INSTRUKSI A: Suntinglah bagian tulisan tentang kritik terhadap Jokowi yang dimulai dengan "Lalu tiba-tiba duar……." dan berlanjut hingga "siapa dan apa." dengan mengganti "unjuk rasa" menjadi "demonstrasi", lalu tuliskan hasilnya.
INSTRUKSI B: Bisakah Anda menyambung tulisan tentang kritik terhadap Jokowi mulai dari titik tulisan itu berhenti?

BACAAN YANG DIBERIKAN:
........

Isu revisi UU KPK pun sejatinya bukan kalah gaduhnya. Yang paling keras berontak adalah pegawai KPK. Ada juga reaksi dari para aktivis – yang entah dengan kemurnian dukungannya terhadap pemberantasan korupsi entah karena agenda tersendiri – tetapi tidak sekuat reaksi dari internal KPK.
Menariknya, bukan DPR – yang berinisiatif merevisi UU KPK – yang jadi sasaran tembak paling keras, melainkan Jokowi. Pada saat yang sama, serangan terhadap legislator menghilang dengan sendirinya seperti kentut ditelan bumi, tak terdengar tetap baunya tetap menyengat.
Bersamaan dengan kedua kasus dan isu di atas, bencana kebakaran hutan di Sumatera dan Kalimantan sudah menghadang di hadapan mata. Pemerintah daerah tidak mampu – atau memang tidak mau - menangani Karhutla. Ke mana gubernunya, kita tidak tahu.
Pada akhirnya, Jokowi harus tetap menjadi sasaran tembak. Seolah, pemerintah pusatlah yang paling bertanggung jawab atas karhutla sementara pemdanya lepas begitu saja. Mereka teriak Jokowi di mana, mereka memaki Jokowi. Tetapi pada saat yang sama mereka tidak teriak kepada pemdanya, tidak memaki gubernurnya. Pokoknya, semua salah Jokowi, habis perkara.
Memang seluruh pemerintahan adalah tanggung jawab presiden. Tetapi bukan berarti semua harus ditangani oleh presiden. Lah kalau semua harus ditangani presiden, untuk apa ada gubernur, untuk apa ada otonomi daerah, untuk apa pemda digaji rakyat? Mengenai ini proporsionallah mengkritik.
Kasus Papua sudah ditangani meskipun masih menyisakan tugas yang tidak ringan kepada Polri dan TNI. Isu revisi UU KPK sudah dalam pembahasan. Bencana karhutla pun sudah langsung ditangani presiden. Intinya semua diselesaikan secara proporsional dan profesional.
Lalu tiba-tiba duar……. Ada rencana aksi unjuk rasa dengan judul besar; Gerakan Rakyat Menolak…!! Jika dilihat alasan aksi unjuk rasa yang tertera di undangan, tidak tampak penolakan terhadap siapa dan apa.

........

MATERI YANG DIBERIKAN:

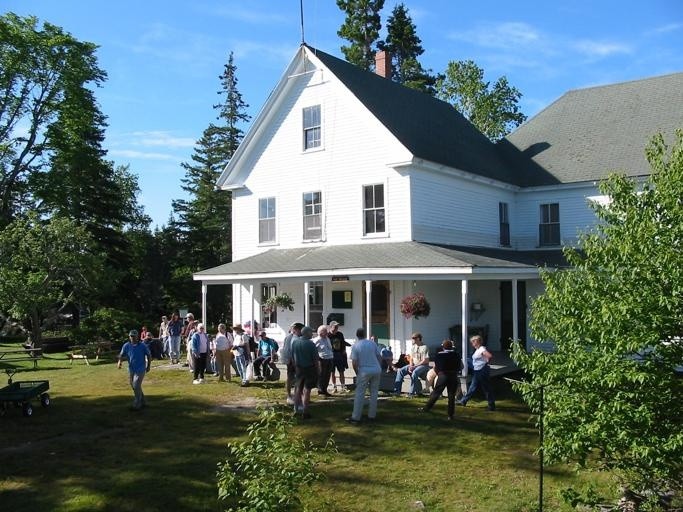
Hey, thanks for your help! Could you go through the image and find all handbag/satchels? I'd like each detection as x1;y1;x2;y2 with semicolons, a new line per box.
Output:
395;353;409;368
268;362;280;380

........

JAWABAN AKHIR A:
Lalu tiba-tiba duar……. Ada rencana aksi demonstrasi dengan judul besar; Gerakan Rakyat Menolak…!! Jika dilihat alasan aksi demonstrasi yang tertera di undangan, tidak tampak penolakan terhadap siapa dan apa.

JAWABAN AKHIR B:
Tetapi dari narasi yang beredar di jejaring sosial, gerakan ini adalah gerakan menolak Jokowi yang dianggap gagal menyejahterakan rakyat dan mengabaikan kepentingan bangsa sebagaimana narasi dalam gambar di bawah ini:
Perlu diketahui juga bahwa jauh hari sebelum undangan unjuk rasa ini beredar, beredar video rencana menggagalkan Jokowi dilantik jadi presiden yang diprovokatori Sri Bintang. Katanya jangan sampai Jokowi dilantik jadi presiden. Video lainnya adalah video orasi salah satu kader Gerindra dalam suatu aksi dengan seruan yang sama mau menggagalkan pelantikan Jokowi pada Oktober nanti.
Alasannya apa? Persis seperti yang ada dalam ajakan unjuk rasa di atas dan tiga isu yang saya bahas. Hanya saja ada penambahan tentang residu pemilu, BPJS, dan revisi UU ketenagakerjaan, serta RUU apa tidak jelas.
Nah kalau nanti mereka demo, lalu rusuh, langsung tangkap saja. Tidak ada ceritanya rakyat menolak presiden terpilih dilantik hanya karena subjektivitas dan kebencian semata!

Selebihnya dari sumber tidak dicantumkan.